Stated goal – Copy the listing below word for word, from the first line through the last.

Given records –
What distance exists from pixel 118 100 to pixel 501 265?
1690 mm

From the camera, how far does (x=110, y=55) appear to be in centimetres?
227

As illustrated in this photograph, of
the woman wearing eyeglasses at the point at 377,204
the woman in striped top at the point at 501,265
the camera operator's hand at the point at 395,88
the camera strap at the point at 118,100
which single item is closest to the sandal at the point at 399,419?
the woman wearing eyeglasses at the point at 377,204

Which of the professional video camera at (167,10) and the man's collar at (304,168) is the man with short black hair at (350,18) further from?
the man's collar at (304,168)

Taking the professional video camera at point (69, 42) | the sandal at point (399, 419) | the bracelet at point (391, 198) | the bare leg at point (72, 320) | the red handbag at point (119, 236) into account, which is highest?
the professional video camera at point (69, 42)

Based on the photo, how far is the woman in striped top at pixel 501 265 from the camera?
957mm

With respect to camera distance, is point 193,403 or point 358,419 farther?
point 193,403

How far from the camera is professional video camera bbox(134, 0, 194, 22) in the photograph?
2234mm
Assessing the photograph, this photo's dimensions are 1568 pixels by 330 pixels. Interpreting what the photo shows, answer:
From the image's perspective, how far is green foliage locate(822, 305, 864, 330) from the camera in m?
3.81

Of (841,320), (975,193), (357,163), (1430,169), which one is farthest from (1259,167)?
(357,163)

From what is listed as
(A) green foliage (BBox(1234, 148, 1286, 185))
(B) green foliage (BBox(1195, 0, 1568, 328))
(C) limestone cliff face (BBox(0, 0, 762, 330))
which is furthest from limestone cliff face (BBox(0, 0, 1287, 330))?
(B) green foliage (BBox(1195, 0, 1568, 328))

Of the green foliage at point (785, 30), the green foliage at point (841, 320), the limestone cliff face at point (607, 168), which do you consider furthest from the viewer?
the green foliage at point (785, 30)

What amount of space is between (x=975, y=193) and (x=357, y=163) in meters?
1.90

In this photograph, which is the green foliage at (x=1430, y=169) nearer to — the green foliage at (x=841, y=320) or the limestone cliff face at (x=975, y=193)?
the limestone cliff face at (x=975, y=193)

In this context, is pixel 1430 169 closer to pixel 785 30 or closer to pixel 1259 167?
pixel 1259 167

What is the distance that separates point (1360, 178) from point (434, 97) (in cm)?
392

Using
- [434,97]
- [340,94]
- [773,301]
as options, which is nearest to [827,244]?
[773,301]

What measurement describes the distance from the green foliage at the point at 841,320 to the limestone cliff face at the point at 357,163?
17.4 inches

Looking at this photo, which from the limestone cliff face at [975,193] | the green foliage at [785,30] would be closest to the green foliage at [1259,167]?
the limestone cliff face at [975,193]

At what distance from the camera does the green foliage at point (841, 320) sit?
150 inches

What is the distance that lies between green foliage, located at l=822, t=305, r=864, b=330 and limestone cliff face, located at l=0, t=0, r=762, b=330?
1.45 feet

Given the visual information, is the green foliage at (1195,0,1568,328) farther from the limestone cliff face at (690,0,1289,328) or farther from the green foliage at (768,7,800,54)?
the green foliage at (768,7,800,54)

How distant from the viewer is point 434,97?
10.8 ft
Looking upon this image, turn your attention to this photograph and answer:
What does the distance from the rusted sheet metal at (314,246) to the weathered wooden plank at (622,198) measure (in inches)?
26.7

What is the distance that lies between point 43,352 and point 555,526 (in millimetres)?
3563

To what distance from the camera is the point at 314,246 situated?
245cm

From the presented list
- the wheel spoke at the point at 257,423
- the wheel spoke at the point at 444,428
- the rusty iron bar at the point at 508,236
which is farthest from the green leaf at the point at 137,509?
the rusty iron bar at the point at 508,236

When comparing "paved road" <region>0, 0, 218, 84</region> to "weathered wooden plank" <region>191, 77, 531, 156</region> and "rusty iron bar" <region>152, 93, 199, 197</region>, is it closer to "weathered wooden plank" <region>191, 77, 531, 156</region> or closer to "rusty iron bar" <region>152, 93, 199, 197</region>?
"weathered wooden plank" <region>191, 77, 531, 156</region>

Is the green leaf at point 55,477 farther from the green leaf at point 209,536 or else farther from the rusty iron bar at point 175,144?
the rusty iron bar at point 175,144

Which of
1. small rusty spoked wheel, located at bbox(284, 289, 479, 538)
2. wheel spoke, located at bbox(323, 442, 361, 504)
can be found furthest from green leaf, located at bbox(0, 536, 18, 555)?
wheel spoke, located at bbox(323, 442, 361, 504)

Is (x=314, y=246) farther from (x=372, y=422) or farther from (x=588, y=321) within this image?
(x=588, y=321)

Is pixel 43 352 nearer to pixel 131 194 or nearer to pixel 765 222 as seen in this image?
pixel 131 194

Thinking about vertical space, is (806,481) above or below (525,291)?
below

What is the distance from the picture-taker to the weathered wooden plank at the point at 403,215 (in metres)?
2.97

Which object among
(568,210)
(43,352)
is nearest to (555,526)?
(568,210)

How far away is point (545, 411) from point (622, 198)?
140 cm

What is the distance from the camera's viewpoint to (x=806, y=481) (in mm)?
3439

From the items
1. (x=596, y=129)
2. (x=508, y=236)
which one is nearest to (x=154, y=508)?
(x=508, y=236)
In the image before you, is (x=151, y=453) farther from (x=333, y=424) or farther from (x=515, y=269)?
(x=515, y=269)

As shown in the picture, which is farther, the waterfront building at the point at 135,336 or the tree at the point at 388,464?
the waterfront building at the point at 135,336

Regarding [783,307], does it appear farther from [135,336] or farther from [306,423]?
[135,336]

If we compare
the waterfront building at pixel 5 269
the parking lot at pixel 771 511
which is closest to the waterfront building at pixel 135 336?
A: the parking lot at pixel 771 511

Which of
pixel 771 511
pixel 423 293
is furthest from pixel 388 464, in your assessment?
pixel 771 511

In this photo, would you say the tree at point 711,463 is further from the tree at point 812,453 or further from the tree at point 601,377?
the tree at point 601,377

Correct result –
What distance exists from pixel 118 100 to pixel 501 265?
1690 mm

From the camera, how far does (x=110, y=55) appear to be in centimetres?
227

As illustrated in this photograph, of
the woman wearing eyeglasses at the point at 377,204
the woman in striped top at the point at 501,265
the camera operator's hand at the point at 395,88
the camera strap at the point at 118,100
which single item is closest to the sandal at the point at 399,419?
the woman wearing eyeglasses at the point at 377,204

Which of the professional video camera at (167,10) and the man's collar at (304,168) is the man with short black hair at (350,18) further from?
the man's collar at (304,168)

Taking the professional video camera at point (69, 42) | the sandal at point (399, 419) | the bracelet at point (391, 198) | the bare leg at point (72, 320) | the red handbag at point (119, 236) into account, which is highest?
the professional video camera at point (69, 42)

Based on the photo, how far is the woman in striped top at pixel 501 265 from the camera?
957mm

With respect to camera distance, is point 193,403 or point 358,419 farther?
point 193,403

How far from the camera is professional video camera bbox(134, 0, 194, 22) in the photograph?
2234mm
Assessing the photograph, this photo's dimensions are 1568 pixels by 330 pixels. Interpreting what the photo shows, answer:
From the image's perspective, how far is green foliage locate(822, 305, 864, 330) from the camera in m?
3.81

Of (841,320), (975,193), (357,163), (1430,169), which one is farthest from (1259,167)?
(357,163)

From what is listed as
(A) green foliage (BBox(1234, 148, 1286, 185))
(B) green foliage (BBox(1195, 0, 1568, 328))
(C) limestone cliff face (BBox(0, 0, 762, 330))
which is furthest from limestone cliff face (BBox(0, 0, 1287, 330))?
(B) green foliage (BBox(1195, 0, 1568, 328))

Of the green foliage at point (785, 30), the green foliage at point (841, 320), the limestone cliff face at point (607, 168), which do you consider furthest from the viewer?
the green foliage at point (785, 30)

What amount of space is between (x=975, y=193) and (x=357, y=163) in meters?
1.90

In this photograph, which is the green foliage at (x=1430, y=169) nearer to — the green foliage at (x=841, y=320) or the limestone cliff face at (x=975, y=193)?
the limestone cliff face at (x=975, y=193)

In this context, is pixel 1430 169 closer to pixel 785 30 or closer to pixel 1259 167?
pixel 1259 167

What is the distance that separates point (1360, 178) from point (434, 97) (in cm)?
392

Using
- [434,97]
- [340,94]
- [773,301]
as options, which is nearest to [827,244]?
[773,301]

What measurement describes the distance from the green foliage at the point at 841,320 to the limestone cliff face at the point at 357,163?
17.4 inches

Looking at this photo, which from the limestone cliff face at [975,193] | the green foliage at [785,30] would be closest to the green foliage at [1259,167]?
the limestone cliff face at [975,193]

At what distance from the camera does the green foliage at point (841, 320) sit?
150 inches

What is the distance that lies between green foliage, located at l=822, t=305, r=864, b=330 and limestone cliff face, located at l=0, t=0, r=762, b=330?
1.45 feet

Given the visual information, is the green foliage at (1195,0,1568,328) farther from the limestone cliff face at (690,0,1289,328) or farther from the green foliage at (768,7,800,54)?
the green foliage at (768,7,800,54)

How distant from the viewer is point 434,97?
10.8 ft
Looking upon this image, turn your attention to this photograph and answer:
What does the distance from the rusted sheet metal at (314,246) to the weathered wooden plank at (622,198) measure (in inches)?
26.7

What is the distance that lies between point 43,352 and point 555,526 (in millimetres)?
3563

To what distance from the camera is the point at 314,246 situated?
245cm

From the presented list
- the wheel spoke at the point at 257,423
- the wheel spoke at the point at 444,428
- the rusty iron bar at the point at 508,236
which is farthest from the green leaf at the point at 137,509?
the rusty iron bar at the point at 508,236

When comparing "paved road" <region>0, 0, 218, 84</region> to "weathered wooden plank" <region>191, 77, 531, 156</region> and "rusty iron bar" <region>152, 93, 199, 197</region>, is it closer to "weathered wooden plank" <region>191, 77, 531, 156</region> or closer to "rusty iron bar" <region>152, 93, 199, 197</region>?
"weathered wooden plank" <region>191, 77, 531, 156</region>

Is the green leaf at point 55,477 farther from the green leaf at point 209,536 or else farther from the rusty iron bar at point 175,144?
the rusty iron bar at point 175,144

Which of
1. small rusty spoked wheel, located at bbox(284, 289, 479, 538)
2. wheel spoke, located at bbox(323, 442, 361, 504)
can be found furthest from green leaf, located at bbox(0, 536, 18, 555)?
wheel spoke, located at bbox(323, 442, 361, 504)

Is (x=314, y=246) farther from (x=372, y=422) or farther from (x=588, y=321) within this image?
(x=588, y=321)

Is pixel 43 352 nearer to pixel 131 194 or nearer to pixel 765 222 as seen in this image?
pixel 131 194

Thinking about vertical space, is (806,481) above or below (525,291)?
below

What is the distance from the picture-taker to the weathered wooden plank at the point at 403,215 (in metres)?
2.97

Which object among
(568,210)
(43,352)
is nearest to (555,526)?
(568,210)

How far away is point (545, 411) from point (622, 198)?
140 cm

What is the distance from the camera's viewpoint to (x=806, y=481) (in mm)?
3439

From the items
1. (x=596, y=129)
2. (x=508, y=236)
which one is nearest to (x=154, y=508)?
(x=508, y=236)
In the image before you, is (x=151, y=453) farther from (x=333, y=424) or farther from (x=515, y=269)?
(x=515, y=269)

As shown in the picture, which is farther, the waterfront building at the point at 135,336 or the tree at the point at 388,464?
the waterfront building at the point at 135,336

Regarding [783,307], does it appear farther from [135,336] or farther from [306,423]?
[135,336]

If we compare
the waterfront building at pixel 5 269
the parking lot at pixel 771 511
which is closest to the waterfront building at pixel 135 336?
A: the parking lot at pixel 771 511

Which of
pixel 771 511
pixel 423 293
is furthest from pixel 388 464, in your assessment?
pixel 771 511

In this photo, would you say the tree at point 711,463 is further from the tree at point 812,453 or further from the tree at point 601,377?
the tree at point 601,377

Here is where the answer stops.